The question reached Yuta like a smack in the face. “What did I do?” he retorted. “I wasn’t the one waving that thing around.” He gestured towards the Stone in Andria’s clenched fist.

Andria looked appalled. “Don’t blame this on me!” she rebutted, her brow furrowed with dark fury. “You didn’t tell me this rock was a magical rock,” she spat sarcastically, “that would make the freaking room disappear if I waved it too hard.” Angrily, she threw the Stone to the ground, where it rolled and clicked loudly against the trunk of a particularly thick tree.

Yuta said nothing. He leaned tiredly against a nearby tree. To him, at the moment, it mattered very little how they ended up where they had. They could figure it out later. Right then, however, an angry legion of Dragons was still on his tail. What mattered was figuring out where the two of them were, and then finding a place to hide until they could come up with an alternative course of action. They would figure out what had caused the sudden change in location once the immediate threat of discovery had passed.

“Enough,” Yuta said impatiently, his mind exhausted from overuse. “Right now, let’s figure out where we are so we can start moving towards the nearest town.”

It was Andria’s turn to say nothing. Instead, Yuta thrust his hands into his pockets and walked past Andria, his shoulder bumping against hers as he did so. “Why are you going that way?” Andria shouted after him. “Shouldn’t we climb a tree or something first.”

“No,” he said without stopping or looking back. Andria scurried to pick up the Stone she had angrily discarded, and then rushed to follow after him. “It would take too long, and look,” he said, pointing to the ground. “We’re on an incline, meaning this way is downhill. If we head downhill, we’re more likely to find a road, town, or at worst, a stream where we can mask our scent.”

Andria didn’t argue. He was more of a woodsman than she could ever hope to be, so she let him lead without contradiction.

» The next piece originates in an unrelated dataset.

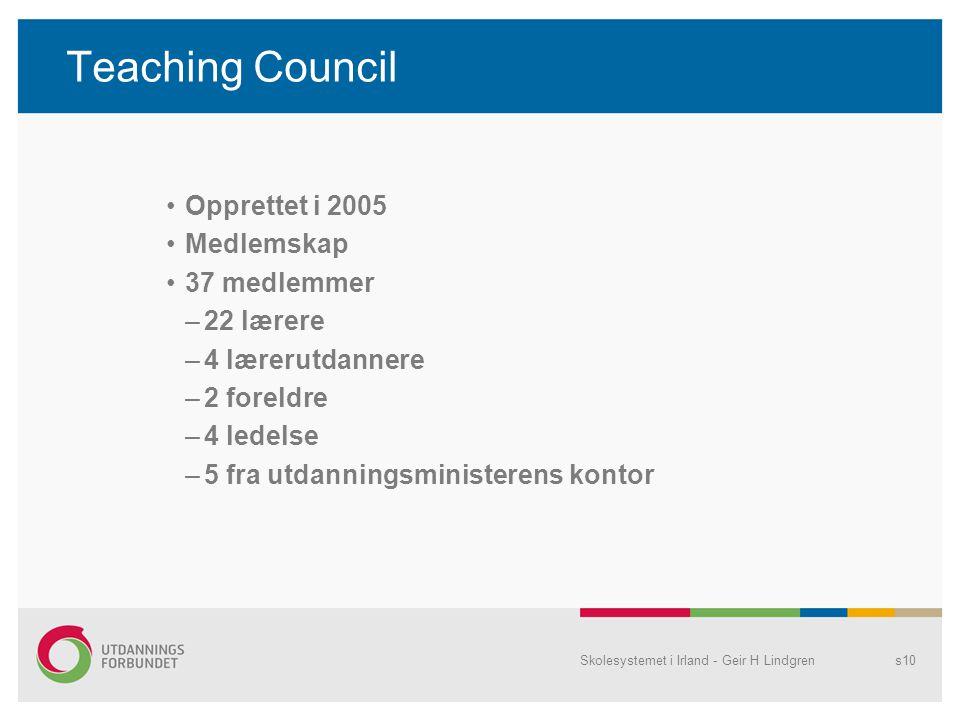 Teaching Council •Opprettet i 2005 •Medlemskap •37 medlemmer –22 lærere –4 lærerutdannere –2 foreldre –4 ledelse –5 fra utdanningsministerens kontor S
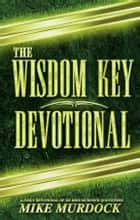 The Wisdom Key Devotional ebook by Mike Murdock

The two marched in silence, weaving downhill between trees. Every so often, they would reach a particularly steep incline, and have to half-slide, half-shimmy downward, using the trunks of trees as hand-and-footholds. Other than that, it was pretty easy terrain. Yuta marched in front, keeping a pace that Andria had some difficulty following. Often, she would notice him crane his head skyward, checking the sky for Dragons and Crows.

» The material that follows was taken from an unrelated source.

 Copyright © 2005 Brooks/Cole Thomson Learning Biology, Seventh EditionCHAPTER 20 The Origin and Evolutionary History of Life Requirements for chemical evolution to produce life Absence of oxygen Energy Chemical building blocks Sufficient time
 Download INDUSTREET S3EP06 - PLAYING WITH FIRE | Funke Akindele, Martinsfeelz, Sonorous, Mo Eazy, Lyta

Her frustration with him was slow to ebb. Now that she was faced with this new, self-seeking creature of a man, she was having great difficulty understanding him. This new, impatient, frightened Yuta she didn`t like, and if this was the real him, she was better off taking his advice and going home. But the kind, compassionate, thoughtful man that had given her refuge and every comfort of home over the past several weeks, she admired. His compassion, however, was somewhat marred by the understanding that he had only kept her as some sort of bargaining chip to retrieve some answers of his own. If only he would talk to her, maybe she could understand what had happened, understand his motives. But as he marched in front of her, as though he were making a forced effort not to look back at her, she did not believe that then was the time or place for such a conversation.

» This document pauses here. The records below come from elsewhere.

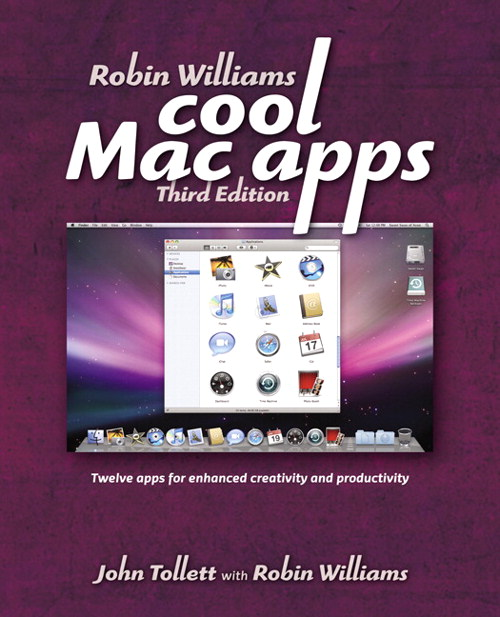 Robin Williams Cool Mac Apps: Twelve apps for enhanced creativity and productivity, 3rd Edition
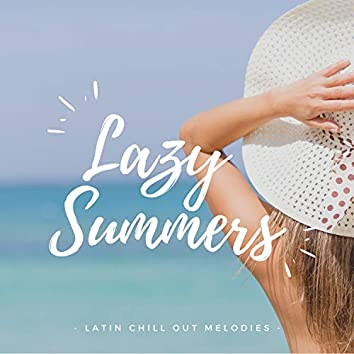 Lazy Summers - Latin Chill Out Melodies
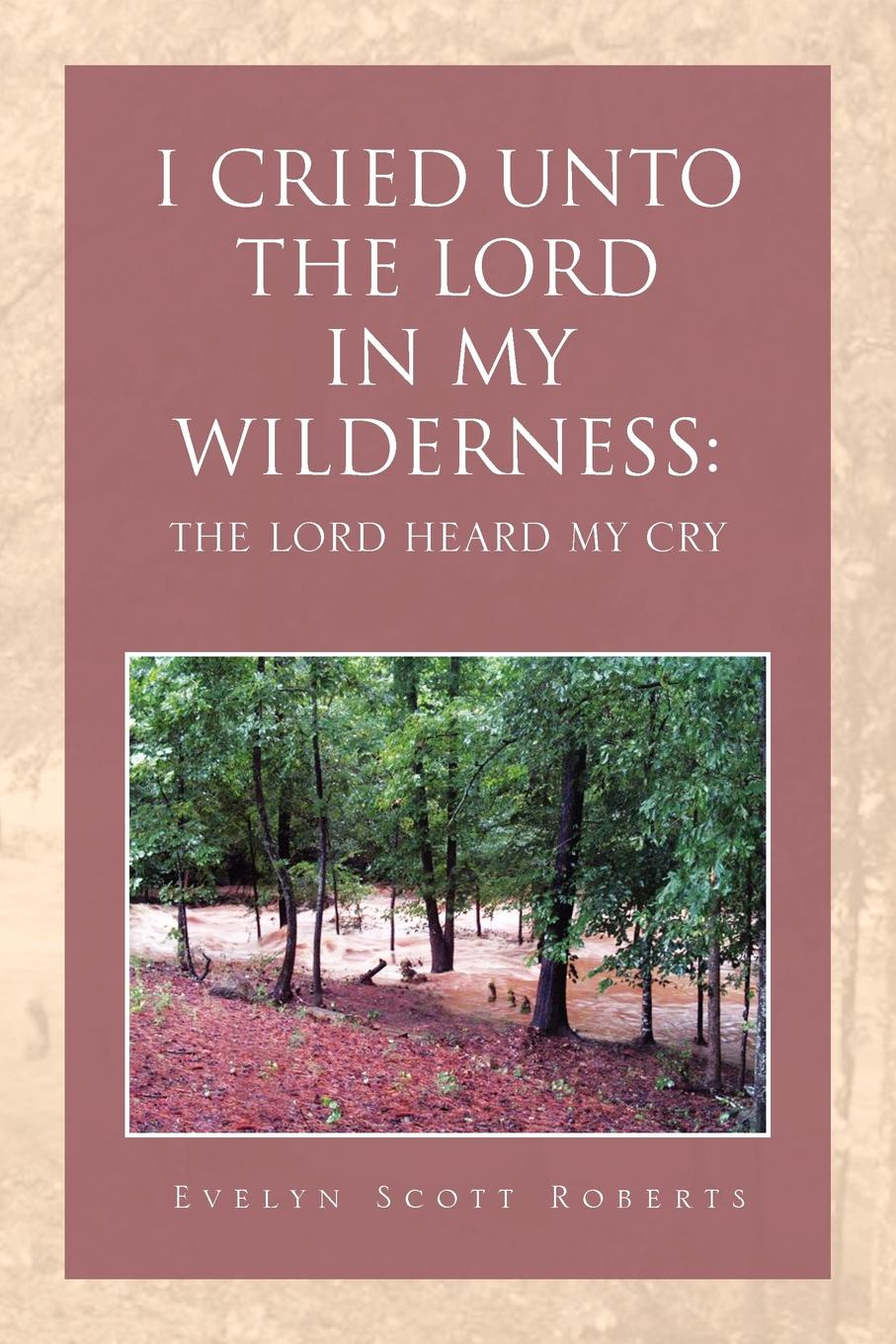Evelyn Scott Roberts I CRIED UNTO THE LORD IN MY WILDERNESS. HEARD CRY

After about forty minutes of hiking, Yuta stopped.

“What is it?” Andria asked, closing the gap between them.

Yuta held up a hand, a request for silence. He paused for another few moments, and then replied, “Water. Fresh.”

“So a lake, then?” Andria offered.

“Fed by nearby streams,” Yuta added. He frowned quizzically.

“What’s wrong?” Andria prodded. “It could be Lake Towada.”

His frown deepened as he stared at the dirt at his feet. He trained his ears as far into the distance as he could. After a moment of silent observation and careful pondering, Yuta replied, “I think you’re right.” Yuta continued. “This landscape and terrain is exactly the same. If I’m correct, and I believe I am, then less than 100 paces in that direction,” he pointed into the continuing thicket of trees, “there will be a brook. Follow that about 250 paces downstream and it empties into the lake. If we keep going this direction,” indicating the direction they had been heading in, “and we’ll find ourselves looking down over the edge of a fifty-foot cliff.”

“So,” Andria attempted to continue his stream of perplexed thought, “we should head towards the stream?”

“No,” Yuta answered.

“No?” Andria asked, quickly becoming a joint party in Yuta’s web of frustrated confusion.

“No,” he confirmed.

“Where, then?” she asked, eager to continue moving. She was beginning to enjoy her conversations with Yuta substantially less. No matter the apparent gravity of their, or rather his, predicament, all Andria could feel while looking at him was a sense of hurt and betrayal that grew stronger with every passing moment.

“Well,” he began, looking up, over Andria’s head, “I would have suggested that we follow close to the road that lead into town, except we should have hit that road about 100 paces ago.”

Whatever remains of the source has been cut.